DigiCert’s Open-Source Intelligence (OSINT) Report – October 3 – October 9, 2025

Massive DDoS Attack Knocks Out Steam, Riot, and Other Services

(TLP: CLEAR) Record-breaking distributed denial-of-service (DDoS) attack disrupted the availability of several major gaming platforms, including Steam, Riot Games, Xbox, PlayStation, and Epic Games. The coordinated strike began just before 11 PM ET and was powered by the Airsuru botnet, has been rumored to have generated an unprecedented 29.69 terabits per second (Tbps) of malicious traffic. This would’ve surpassed the previous global record of 22.2 Tbps if confirmed. By the following day, services across the various platforms had been restored. This event highlights the importance of seeking DDoS Services at an Enterprise level to mitigate Terabits of traffic.

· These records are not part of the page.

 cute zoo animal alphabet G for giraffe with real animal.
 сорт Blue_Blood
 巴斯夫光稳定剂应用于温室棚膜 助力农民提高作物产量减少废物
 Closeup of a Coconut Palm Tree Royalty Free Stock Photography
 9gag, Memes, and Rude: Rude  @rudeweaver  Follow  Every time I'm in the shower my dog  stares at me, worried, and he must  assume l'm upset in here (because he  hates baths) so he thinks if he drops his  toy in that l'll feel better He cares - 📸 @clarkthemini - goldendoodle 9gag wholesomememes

(TLP: CLEAR) Comments: Organizations should consider the recent attacks from Airsuru to be a large threat in the realm of DDoS. Their previous attacks have been a blend of protocols, some attacks mainly UDP but, this attack on game platforms highlights TCP as the main protocol. TCP-based attacks are especially dangerous because they exploit the stateful nature of TCP handshakes and session tracking, forcing servers and firewalls to allocate memory and CPU for half-open or malformed connections. Resources that can be exhausted far more quickly than with stateless UDP floods. Unlike UDP, which can often be rate-limited or filtered at the edge, TCP attacks blend into legitimate traffic flows, making them harder to distinguish and allowing them to degrade critical infrastructure with greater precision and persistence. Organizations should seek high availability through providers with enterprise scale capacity to mitigate Terabits of traffic. 

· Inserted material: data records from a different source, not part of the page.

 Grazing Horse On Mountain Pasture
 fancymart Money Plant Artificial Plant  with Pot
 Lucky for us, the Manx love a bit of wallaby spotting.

(TLP: CLEAR) Recommended best practices/regulations: NIST Cybersecurity Framework (CSF) PR.DS-02: “The confidentiality, integrity, and availability of data-in-transit are protected” Organizations should have a well-defined incident response plan in place that outlines the procedures to take in a DDoS attack, including communication protocols and escalation procedures. Additionally, organizations should utilize DDoS mitigation services from reputable providers that detect and mitigate attacks in real time such as Digicert’s UltraDDoS Protect.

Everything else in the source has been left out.